Le chiamava persone medicina di Gio Evan, edito Rizzoli, riesce a parlare a lettori di età e sensibilità differenti affrontando un tema universale: il legame tra fragilità e crescita.
Il romanzo intreccia infanzia, natura e memoria, costruendo una trama in cui il paesaggio non è semplice sfondo, ma parte attiva dell’esperienza emotiva dei personaggi.
Il protagonista è un bambino, Marelargo, che avverte il mondo in modo amplificato, come se ogni evento lasciasse un’impronta profonda. La sua sensibilità non viene trattata come un limite da superare, ma come una particolare chiave di lettura della realtà. Questo sguardo lo conduce lontano dalla città, verso un luogo regolato da ritmi più lenti e silenziosi, dove entra in contatto con relazioni essenziali. Qui prende forma l’incontro con
una figura adulta atipica, capace di comunicare soprattutto attraverso i gesti e di trasmettere insegnamenti senza ricorrere a spiegazioni dirette. Il romanzo si sviluppa su più piani narrativi.
Da un lato si segue l’esperienza del bambino alle prese con emozioni che fatica a nominare, dall’altro emerge la montagna, rappresentata come uno spazio dotato di proprie regole, che invita all’osservazione e
all’ascolto. A questi elementi si affianca il rapporto con una coetanea, che introduce una dimensione di scoperta e confronto, rendendo il percorso del protagonista meno isolato.
Tra gli aspetti più riusciti del libro vi è la capacità di rendere visibile ciò che spesso resta implicito: il legame tra cura e relazione.
Il titolo suggerisce che alcune persone, per il modo in cui entrano nella nostra vita, possono svolgere una funzione simile a quella di un rimedio. Non guariscono in senso clinico, ma aiutano a riconoscere e accogliere parti di sé
che altrimenti rimarrebbero inascoltate.

#### [Descrizione del compito]
Nella recensione di "Le chiamava persone medicina", qual è il nome del bambino protagonista? Le righe che seguono provengono da un'altra fonte.

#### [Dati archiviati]
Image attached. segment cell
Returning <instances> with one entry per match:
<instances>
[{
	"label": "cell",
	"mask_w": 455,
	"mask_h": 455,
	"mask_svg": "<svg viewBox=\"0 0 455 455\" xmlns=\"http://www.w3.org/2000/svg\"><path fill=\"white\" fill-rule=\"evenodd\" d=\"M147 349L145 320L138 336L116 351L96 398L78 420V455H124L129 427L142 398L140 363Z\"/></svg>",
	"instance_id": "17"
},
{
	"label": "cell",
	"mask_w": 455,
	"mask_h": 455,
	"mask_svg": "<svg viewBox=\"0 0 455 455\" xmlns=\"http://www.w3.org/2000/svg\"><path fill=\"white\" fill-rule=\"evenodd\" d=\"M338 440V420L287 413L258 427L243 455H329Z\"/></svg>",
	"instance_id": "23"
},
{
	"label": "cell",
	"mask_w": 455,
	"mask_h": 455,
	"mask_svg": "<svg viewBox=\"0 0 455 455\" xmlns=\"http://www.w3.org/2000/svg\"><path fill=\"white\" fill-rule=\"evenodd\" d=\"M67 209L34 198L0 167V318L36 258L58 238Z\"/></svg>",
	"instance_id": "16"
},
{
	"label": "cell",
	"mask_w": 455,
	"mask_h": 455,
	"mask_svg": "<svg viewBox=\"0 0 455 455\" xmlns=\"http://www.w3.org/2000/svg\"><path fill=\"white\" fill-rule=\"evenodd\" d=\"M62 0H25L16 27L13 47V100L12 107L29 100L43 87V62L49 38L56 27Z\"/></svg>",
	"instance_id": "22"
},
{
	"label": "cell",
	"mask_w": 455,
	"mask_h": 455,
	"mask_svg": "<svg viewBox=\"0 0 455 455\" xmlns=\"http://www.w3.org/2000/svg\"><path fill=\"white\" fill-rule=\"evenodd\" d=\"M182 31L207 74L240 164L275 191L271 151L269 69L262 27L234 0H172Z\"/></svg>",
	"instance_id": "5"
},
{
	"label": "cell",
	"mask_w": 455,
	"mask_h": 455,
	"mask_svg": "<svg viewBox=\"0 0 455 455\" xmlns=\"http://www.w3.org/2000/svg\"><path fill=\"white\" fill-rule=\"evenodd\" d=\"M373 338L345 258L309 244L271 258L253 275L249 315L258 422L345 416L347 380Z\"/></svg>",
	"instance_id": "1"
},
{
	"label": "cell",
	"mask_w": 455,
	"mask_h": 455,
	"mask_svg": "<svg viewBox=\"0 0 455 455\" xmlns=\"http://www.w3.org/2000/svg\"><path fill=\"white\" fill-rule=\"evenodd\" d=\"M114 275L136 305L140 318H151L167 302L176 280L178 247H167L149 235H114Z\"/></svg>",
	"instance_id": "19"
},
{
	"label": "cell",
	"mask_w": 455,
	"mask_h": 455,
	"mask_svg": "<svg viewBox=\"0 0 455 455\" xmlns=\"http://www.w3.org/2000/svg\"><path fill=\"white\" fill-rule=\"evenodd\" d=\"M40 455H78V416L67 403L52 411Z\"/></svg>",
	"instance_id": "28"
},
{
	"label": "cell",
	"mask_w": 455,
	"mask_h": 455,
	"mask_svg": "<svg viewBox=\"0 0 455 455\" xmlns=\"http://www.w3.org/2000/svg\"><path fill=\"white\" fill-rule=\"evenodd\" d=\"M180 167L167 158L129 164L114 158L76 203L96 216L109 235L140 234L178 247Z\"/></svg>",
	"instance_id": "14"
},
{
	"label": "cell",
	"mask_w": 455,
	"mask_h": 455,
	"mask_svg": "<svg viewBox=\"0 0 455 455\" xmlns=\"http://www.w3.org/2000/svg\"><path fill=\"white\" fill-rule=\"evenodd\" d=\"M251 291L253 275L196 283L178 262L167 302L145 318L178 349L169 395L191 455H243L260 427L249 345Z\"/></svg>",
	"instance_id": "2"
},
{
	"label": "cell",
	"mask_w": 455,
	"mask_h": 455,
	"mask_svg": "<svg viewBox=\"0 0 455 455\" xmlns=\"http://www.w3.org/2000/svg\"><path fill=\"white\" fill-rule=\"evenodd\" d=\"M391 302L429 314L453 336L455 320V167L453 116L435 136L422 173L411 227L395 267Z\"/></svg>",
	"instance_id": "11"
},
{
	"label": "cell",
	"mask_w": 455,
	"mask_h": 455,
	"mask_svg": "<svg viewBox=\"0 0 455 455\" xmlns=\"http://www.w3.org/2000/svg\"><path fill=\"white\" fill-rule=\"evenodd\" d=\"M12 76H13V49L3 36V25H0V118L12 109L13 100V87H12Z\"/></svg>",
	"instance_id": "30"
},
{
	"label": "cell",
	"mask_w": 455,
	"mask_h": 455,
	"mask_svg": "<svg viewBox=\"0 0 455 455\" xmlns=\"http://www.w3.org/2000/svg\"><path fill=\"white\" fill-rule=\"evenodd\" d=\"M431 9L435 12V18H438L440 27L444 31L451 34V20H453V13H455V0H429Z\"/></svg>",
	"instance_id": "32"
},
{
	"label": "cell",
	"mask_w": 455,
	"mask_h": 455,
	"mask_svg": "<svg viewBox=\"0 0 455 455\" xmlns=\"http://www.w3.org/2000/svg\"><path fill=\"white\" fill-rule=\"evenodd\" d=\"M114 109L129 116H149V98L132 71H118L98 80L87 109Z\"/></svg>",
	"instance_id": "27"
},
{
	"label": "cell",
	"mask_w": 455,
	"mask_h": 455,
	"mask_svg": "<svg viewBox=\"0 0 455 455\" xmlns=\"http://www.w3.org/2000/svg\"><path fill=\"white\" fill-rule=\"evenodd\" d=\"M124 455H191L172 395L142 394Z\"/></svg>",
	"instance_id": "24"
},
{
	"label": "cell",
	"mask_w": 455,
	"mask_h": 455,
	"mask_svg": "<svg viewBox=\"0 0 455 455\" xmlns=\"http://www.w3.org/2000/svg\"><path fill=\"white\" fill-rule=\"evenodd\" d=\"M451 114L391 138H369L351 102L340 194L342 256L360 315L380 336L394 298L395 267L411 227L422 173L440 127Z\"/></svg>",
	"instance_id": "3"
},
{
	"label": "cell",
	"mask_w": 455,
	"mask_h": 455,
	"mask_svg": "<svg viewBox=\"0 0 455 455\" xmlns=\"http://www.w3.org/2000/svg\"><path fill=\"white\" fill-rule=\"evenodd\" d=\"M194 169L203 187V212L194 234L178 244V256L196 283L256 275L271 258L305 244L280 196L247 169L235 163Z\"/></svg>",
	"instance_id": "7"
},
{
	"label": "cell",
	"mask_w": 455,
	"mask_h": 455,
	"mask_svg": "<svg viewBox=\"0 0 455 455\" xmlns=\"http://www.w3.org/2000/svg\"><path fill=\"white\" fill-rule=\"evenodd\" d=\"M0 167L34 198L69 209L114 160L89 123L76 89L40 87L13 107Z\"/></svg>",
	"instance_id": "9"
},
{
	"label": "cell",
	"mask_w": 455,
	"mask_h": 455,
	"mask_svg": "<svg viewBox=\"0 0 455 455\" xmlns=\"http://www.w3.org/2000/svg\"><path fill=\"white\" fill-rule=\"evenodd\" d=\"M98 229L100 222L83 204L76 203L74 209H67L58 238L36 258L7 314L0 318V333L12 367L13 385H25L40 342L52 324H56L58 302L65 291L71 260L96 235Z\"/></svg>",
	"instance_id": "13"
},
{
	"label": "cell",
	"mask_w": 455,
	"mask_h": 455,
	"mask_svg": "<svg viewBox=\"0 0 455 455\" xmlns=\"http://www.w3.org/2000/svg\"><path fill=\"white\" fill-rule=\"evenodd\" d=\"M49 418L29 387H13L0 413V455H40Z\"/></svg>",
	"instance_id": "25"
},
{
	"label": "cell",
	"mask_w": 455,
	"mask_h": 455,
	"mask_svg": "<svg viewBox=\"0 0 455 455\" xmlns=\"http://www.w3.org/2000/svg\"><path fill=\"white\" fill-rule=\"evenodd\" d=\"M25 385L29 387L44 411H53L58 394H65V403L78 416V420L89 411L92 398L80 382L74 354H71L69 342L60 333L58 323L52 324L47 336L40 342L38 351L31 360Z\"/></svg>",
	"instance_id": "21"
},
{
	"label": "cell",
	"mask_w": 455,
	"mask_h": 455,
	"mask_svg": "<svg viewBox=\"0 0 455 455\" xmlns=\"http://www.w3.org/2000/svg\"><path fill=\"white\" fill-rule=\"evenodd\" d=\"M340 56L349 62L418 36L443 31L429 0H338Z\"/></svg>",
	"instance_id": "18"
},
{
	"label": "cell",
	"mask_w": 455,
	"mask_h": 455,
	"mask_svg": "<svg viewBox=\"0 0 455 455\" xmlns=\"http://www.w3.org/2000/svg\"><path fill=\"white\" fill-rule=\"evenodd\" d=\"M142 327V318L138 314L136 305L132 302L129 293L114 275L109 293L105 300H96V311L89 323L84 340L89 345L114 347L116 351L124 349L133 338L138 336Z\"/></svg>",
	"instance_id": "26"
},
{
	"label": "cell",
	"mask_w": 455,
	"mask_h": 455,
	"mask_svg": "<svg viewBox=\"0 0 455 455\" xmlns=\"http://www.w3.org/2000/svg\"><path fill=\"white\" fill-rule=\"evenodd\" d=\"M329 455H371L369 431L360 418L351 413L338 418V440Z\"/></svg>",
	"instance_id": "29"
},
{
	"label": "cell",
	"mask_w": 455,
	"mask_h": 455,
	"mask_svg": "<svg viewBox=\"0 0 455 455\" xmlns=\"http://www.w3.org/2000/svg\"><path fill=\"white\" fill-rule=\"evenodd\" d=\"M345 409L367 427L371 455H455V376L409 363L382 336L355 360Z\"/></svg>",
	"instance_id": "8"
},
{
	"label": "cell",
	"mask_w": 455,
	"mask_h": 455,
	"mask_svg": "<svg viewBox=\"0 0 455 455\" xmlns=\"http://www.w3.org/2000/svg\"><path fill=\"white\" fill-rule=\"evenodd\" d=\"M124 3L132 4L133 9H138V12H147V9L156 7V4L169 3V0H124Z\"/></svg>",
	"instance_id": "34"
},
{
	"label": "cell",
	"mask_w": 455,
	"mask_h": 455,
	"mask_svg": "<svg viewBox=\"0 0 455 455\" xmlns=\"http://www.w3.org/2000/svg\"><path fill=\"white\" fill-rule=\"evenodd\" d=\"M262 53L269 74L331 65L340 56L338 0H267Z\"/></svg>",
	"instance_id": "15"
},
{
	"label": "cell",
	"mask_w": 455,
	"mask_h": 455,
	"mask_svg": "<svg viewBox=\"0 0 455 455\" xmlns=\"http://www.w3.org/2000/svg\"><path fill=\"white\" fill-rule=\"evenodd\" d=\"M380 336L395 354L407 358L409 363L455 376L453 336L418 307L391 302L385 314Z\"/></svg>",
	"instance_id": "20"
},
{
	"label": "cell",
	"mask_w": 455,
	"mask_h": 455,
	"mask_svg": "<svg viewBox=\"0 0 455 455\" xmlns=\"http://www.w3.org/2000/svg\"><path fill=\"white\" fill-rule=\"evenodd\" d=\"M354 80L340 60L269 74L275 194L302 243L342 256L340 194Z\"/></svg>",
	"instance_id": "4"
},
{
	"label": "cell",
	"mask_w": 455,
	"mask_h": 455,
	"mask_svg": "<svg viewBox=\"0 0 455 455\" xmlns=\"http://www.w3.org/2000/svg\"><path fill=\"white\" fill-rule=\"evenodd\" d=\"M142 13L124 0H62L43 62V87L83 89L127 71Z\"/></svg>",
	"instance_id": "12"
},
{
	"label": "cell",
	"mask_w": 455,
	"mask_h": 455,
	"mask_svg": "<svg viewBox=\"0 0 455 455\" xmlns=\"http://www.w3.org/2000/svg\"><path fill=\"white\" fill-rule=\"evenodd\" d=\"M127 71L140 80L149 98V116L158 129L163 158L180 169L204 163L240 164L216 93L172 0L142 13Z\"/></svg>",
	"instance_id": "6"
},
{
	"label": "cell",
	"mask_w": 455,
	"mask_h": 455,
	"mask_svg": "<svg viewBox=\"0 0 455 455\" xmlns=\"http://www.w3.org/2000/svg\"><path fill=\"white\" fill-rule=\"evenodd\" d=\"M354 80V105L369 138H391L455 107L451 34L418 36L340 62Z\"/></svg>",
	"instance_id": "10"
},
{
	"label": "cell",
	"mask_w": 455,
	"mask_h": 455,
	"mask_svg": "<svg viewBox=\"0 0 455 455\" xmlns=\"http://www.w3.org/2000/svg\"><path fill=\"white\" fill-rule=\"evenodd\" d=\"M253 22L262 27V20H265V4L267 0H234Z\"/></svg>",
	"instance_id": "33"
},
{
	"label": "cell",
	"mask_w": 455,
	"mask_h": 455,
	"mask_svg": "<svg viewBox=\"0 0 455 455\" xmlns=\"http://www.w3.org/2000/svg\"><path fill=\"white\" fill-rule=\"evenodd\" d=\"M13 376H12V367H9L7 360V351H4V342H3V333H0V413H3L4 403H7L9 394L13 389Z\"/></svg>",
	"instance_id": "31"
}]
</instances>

#### [Area di risposta]
Marelargo.